Why did Latin influence language in the France and Spain regions, but not in other Roman Empire lands like Egypt or the Balkans?

by El_Seven

I’ve recently started learning a “romance” language and it made me wonder why certain areas of the Roman Empire seem to have had Latin stick as a foundation of their modern language whereas other areas that were occupied or a part of the empire for just as long or longer did not.

MichaelJTaylorPhD

Part of the answer is that the Eastern Mediterranean already had a well-established lingua franca in koine Greek, a transnational dialect of Greek spoken in the areas conquered by Alexander the Great and ruled by his successors, who used it as their administrative language, as well as the language of high culture, and a necessity for mobile individuals like merchants. Mind you, people still generally spoke native languages, including Demotic in Egypt and Aramaic across much of the Levant (notably the Jesus' native language). Indeed, the entire reason the New Testament was written in koine Greek, rather than Hebrew or Aramaic, was precisely because this was the language that had the most reach.

There was no similar lingua Franca in the western Mediterranean prior to the Roman conquests, although Punic probably was the most widespread major language. The spread of Latin in the west was promoted not only by Roman administration, but critically by massive colonization under Caesar, the triumvirs and Augustus, when hundreds of thousands of discharged soldiers were settled. Most Roman colonists during this period settled in Spain, Gaul, North Africa and Illyria. There was some colonization in the east, including the refoundation of Corinth in 46 and a major veterans' settlement in Beruit, but in the east these efforts were far less in scope and scale. While places like Corinth had a Latin speaking population (attested by Latin inscriptions), it was largely subsumed by the sea of Greekness.
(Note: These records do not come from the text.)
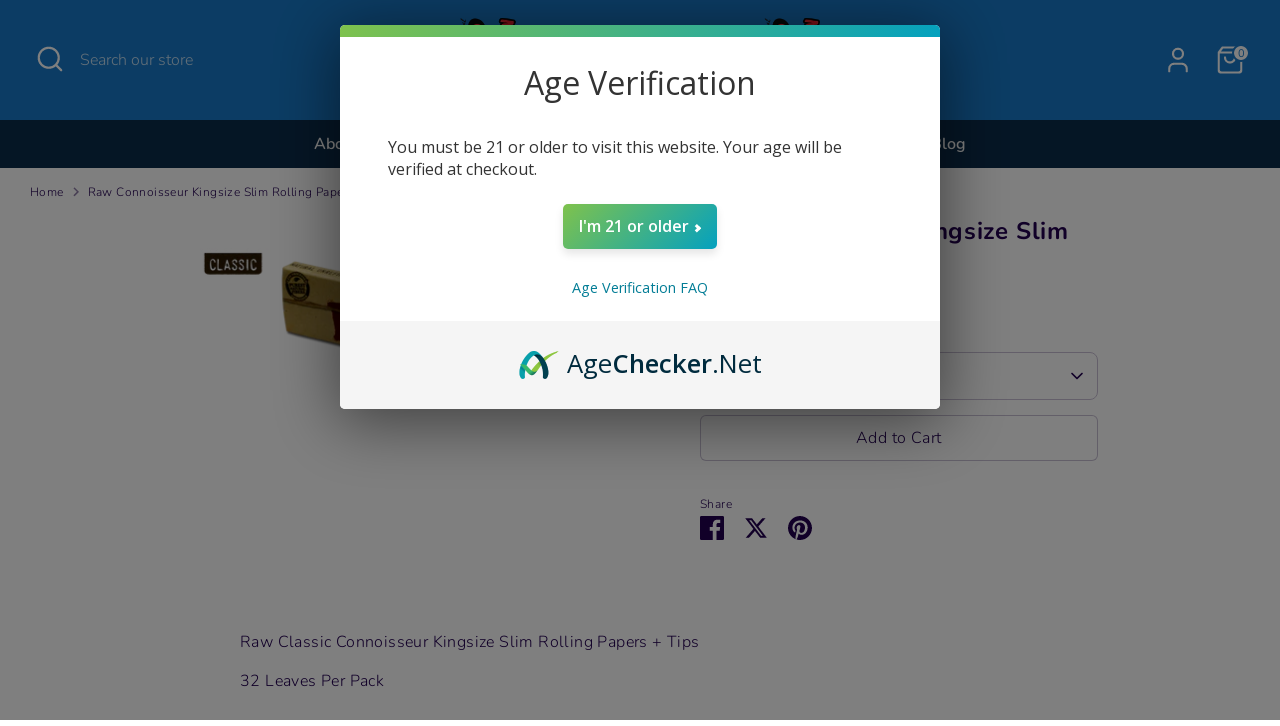

--- FILE ---
content_type: text/javascript
request_url: https://us1-config.doofinder.com/2.x/9b5b2fdf-6015-4d89-bcb2-110c3cd4a02f.js
body_size: 708
content:
(function (l, a, y, e, r, s, _) {
  l['DoofinderAppsObject'] = r; l[r] = l[r] || function () { (l[r].q = l[r].q || []).push(arguments) };
  s = a.createElement(y); s.async = 1; s.src = e; _ = a.getElementsByTagName(y)[0]; _.parentNode.insertBefore(s, _)
})(window, document, 'script', 'https://cdn.doofinder.com/apps/loader/2.x/loader.min.js', 'doofinderApp');

doofinderApp("config", "store", "9b5b2fdf-6015-4d89-bcb2-110c3cd4a02f")
doofinderApp("config", "zone", "us1")

doofinderApp("config", "settings",
[{"vsn":"1.0","apps":[{"name":"layer","type":"search","options":{"trigger":"#open-search-bar, input[name='q']","zone":"us1","url_hash":true},"overrides":{"autoload":{"mobile":null,"desktop":null},"layout":"FloatingEmbedded","custom_css":{"mobile":[".dfd-layer button {\n    box-shadow: none;\n    min-width: initial;\n}"],"desktop":[".dfd-layer button {\n    box-shadow: none;\n    min-width: initial;\n}\n\n.search-bar__results{\n  display:none!important;\n}"]},"custom_properties":{"mobile":[""],"desktop":[""]},"search_query_retention":true}}],"settings":{"defaults":{"currency":"USD","language":"en","hashid":"d4d2d0d1cc58cc7ba2f55e55a71b5da5"},"account_code":"5846918088bb77745e43e28dd163ab","search_engines":{"en":{"USD":"d4d2d0d1cc58cc7ba2f55e55a71b5da5"}},"checkout_css_selector":null,"checkout_summary_urls":[],"checkout_confirmation_urls":[{"value":"/checkouts/*/thank_you","match_type":"regex"},{"value":"/thank-you","match_type":"regex"}],"sales_api_integration":null,"require_cookies_consent":false,"page_type_mappings":[{"id":14187,"type":"home","match_conditions":[]},{"id":28768,"type":"product_pages","match_conditions":[]},{"id":43349,"type":"category_pages","match_conditions":[]},{"id":57930,"type":"shopping_cart","match_conditions":[]}],"register_visits":true,"register_checkouts":true,"ga4_integration":false,"integrations_list":[],"platform_integration_type":"shopify"}}])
Meanwhile, in the west, the prestige of Latin as an administrative language, coupled with the infusion of thousands of Latin speaking colonists, produced the conditions for the eventual deep penetration of Latin. The process was undoubtedly complex, and the shifting orientations of elites in the western provinces (who were more fragmented and more recently disrupted by war and conquest than their counterparts in the Greek east) no doubt also plays a considerable role in the story. The process was not rapid; Punic endured in North Africa for centuries, as did Celtic dialects in Gaul; Augustine was aware of vestigial Punic even in the 5th century AD.